Maria gadis kecil jelita, rambutnya hitam, lurus dan panjang. Matanya bening seperti embun. Berdagu tirus memikat. Â Tubuhnya lebih kurus dari rata rata anak sebayanya sehingga saat menarik langkah, layaknya berlalu membelah awan. Usianya sekitar enam tahun.
Maria tidak pernah tersenyum semenjak kematian mama dan papanya, bak menyimpan luka panjang yang tidak terukur. Sebagai anak semata wayang, Maria merasa sekonyong konyong dilemparkan ke ruang hampa seorang diri.
Pasca orang tuanya mangkat dia diasuh neneknya yang juga hidup sebatang kara yang tinggal di batas kota. Sang nenek adalah janda dari seorang lelaki serdadu yang wafat semasa tugas. Setakdir dengan Maria, nenek pun begitu duka atas kepergian lelakinya ketika umur perkawinan meraka baru seumur jagung yang sejak itu pula nenek tidak pernah tersenyum didalam kesendiriannya.
Sampai kini berjalan sudah tahun ketiga kebersaman mereka, meski tanpa senyum yang begitu panjang di wajah, mereka tau rasa sayang masing masing. Nenek kadang memeluk Maria ketika waktu datang merendahkan kalbunya, begitupun sebaliknya Maria kerap memeluknya erat ketika dia tak mengerti lagi cara mengenang mamanya.
Mereka tidak pernah menangis, air mata mereka hanya tertahan dibola mata seperti lapisan kaca bening. Mereka mengerti luka tak pernah tersembuhkan oleh waktu, bahwa luka itu hanya ujian apakah mereka berdua kuasa menjalaninya.
Nenek juga enggak pernah memberi nasehat  Maria secara verbal. Maria hanya melihat laku sang nenek menjalani hidup sehari hari, dan Maria selalu menatap dan menyimpannya didalam hati. Suatu hidup yang kudu dilakoni, menjalani beban nafkah sekaligus beban duka bersamaan, seberat memanggul gelondongan kayu.
Sepulang sekolah Maria kerap bermain di hutan cemara tak jauh dari rumah. Bukan untuk menyesali kisah duka kesunyiannya, melainkan dia menyukainya. Bau cemara yang tertiup angin selalu dihirupnya berkali. Paru parunya yang terkadang sesak menjadi lapang, membuat tubuhnya hangat. Kadang dia duduk berlama lama disebuah gubuk yang ada disitu yang dikelilingi cemara, sampai nenek terpaksa menjemputnya pulang.

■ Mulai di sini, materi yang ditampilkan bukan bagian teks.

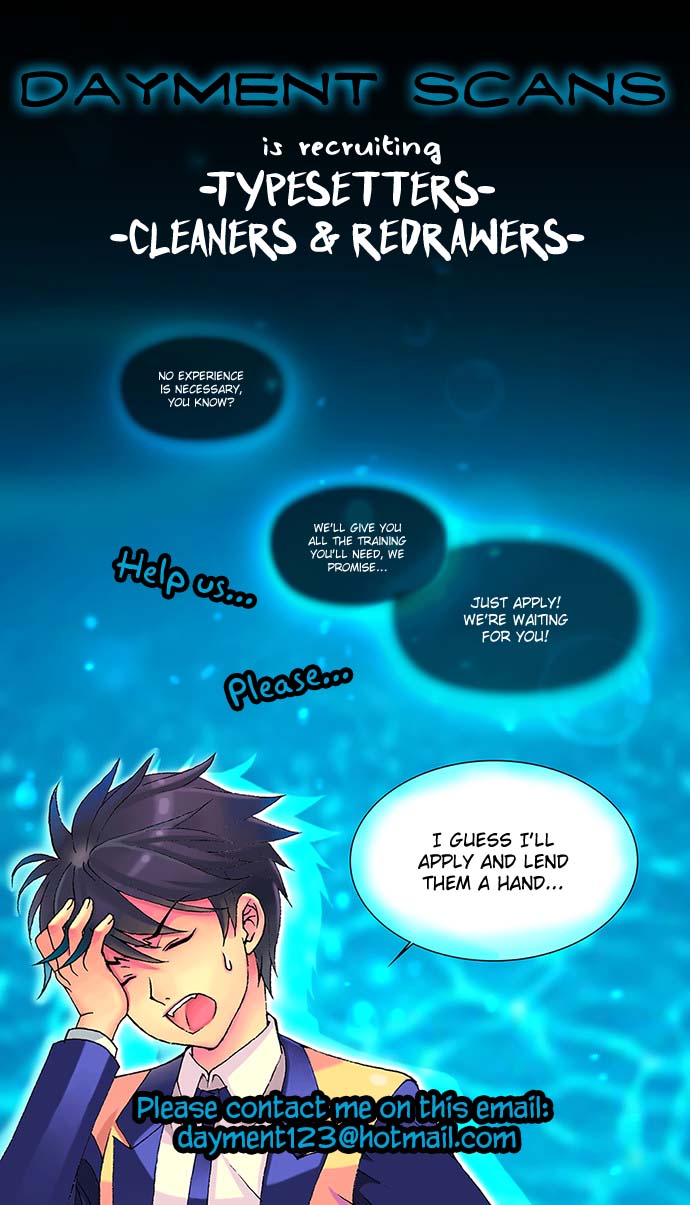 Uryuudou Yumebanashi Ch. 3 第2页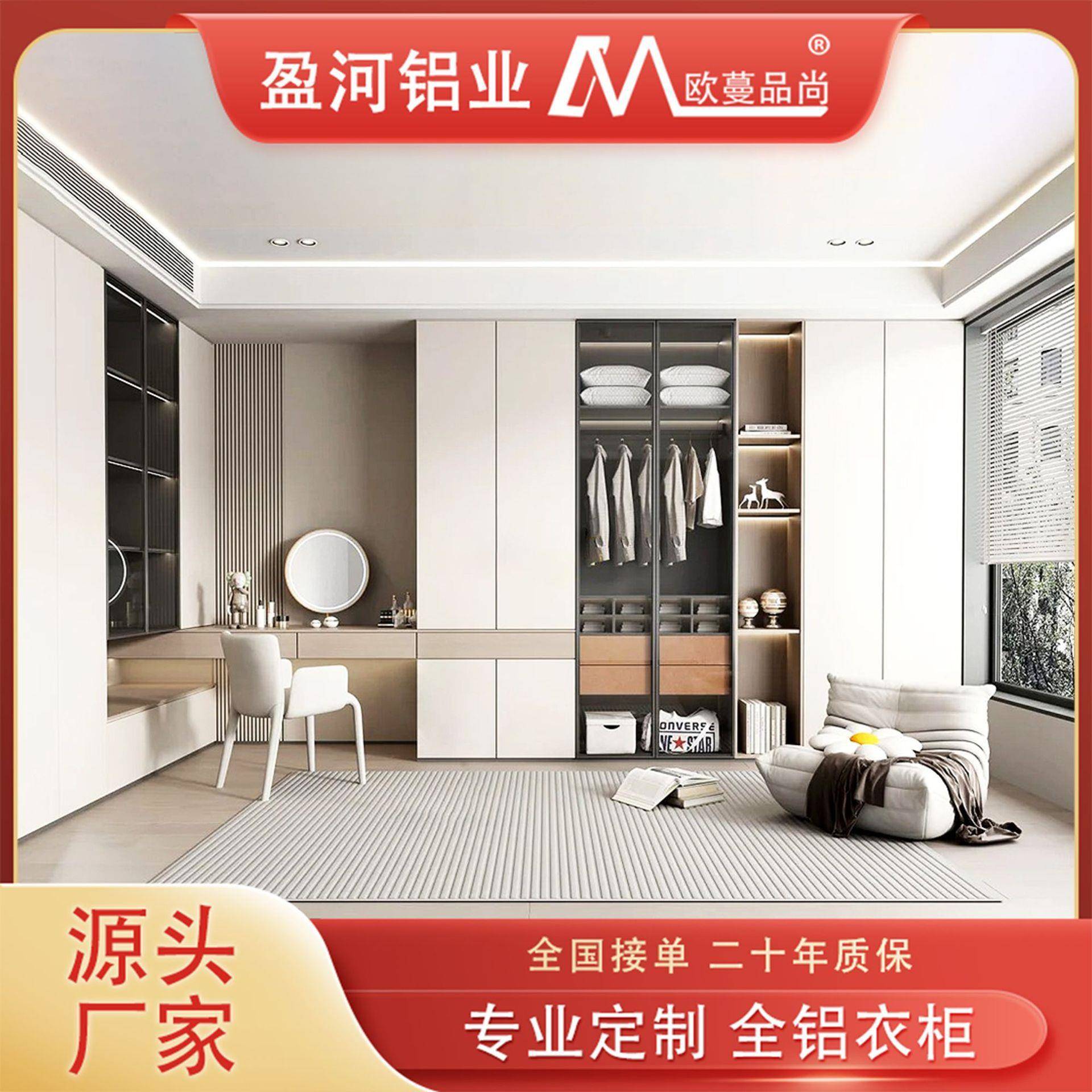现代轻奢走入式衣帽间柜全屋定制工厂家装卧室铝合金衣柜衣橱定做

Sesudahnya di rumah, Maria akan mengambil  jarum rajut dan mulai merajut. Maria suka, saat pertama kali nenek mengenalkannya, dia tak lekang seharipun melatih kedua tangannya, mengaitkan benang dari arah depan, sementara dari arah bawah jarum satunya mengait benang dari arah belakang. Hasil rajutan itu memiliki pola melingkar bersambungan yang rapih.
Maria menekuni setiap gerak rajut  yang diajarkan neneknya hingga sekarang dia cukup cekatan, melebihi kecakapan dan keindahan rajutan nenek.
Kini Maria sedang merajut kardigan yang secara diam diam dipersiapkan sebagai hadiah untuk neneknya yang esok lusa berulang tahun . Sebuah baju hangat berajut benang biru muda dengan rajutan bintang perak ditengahnya. Â
Hari lusa pun tiba, selepas sekolah Maria bergegas tak sabar untuk memberikan hadiah ulang tahun nenek tercinta, sebuah baju hangat berbintang perak hasil rajutan indahnya. Menjelang tiba dirumah tampak beberapa warga tetangga berkerumun dihalaman depan. Seketika Maria merasakan firasat yang persis sama dengan yang dulu pernah dia rasakan, satu rasa silam yang dukanya tak pernah pupus. Maria pun berjalan sangat perlahan seperti awan, Maria tahu ini akan menjadi rasa silamnya yang kedua, membuat dadanya terasa sesak.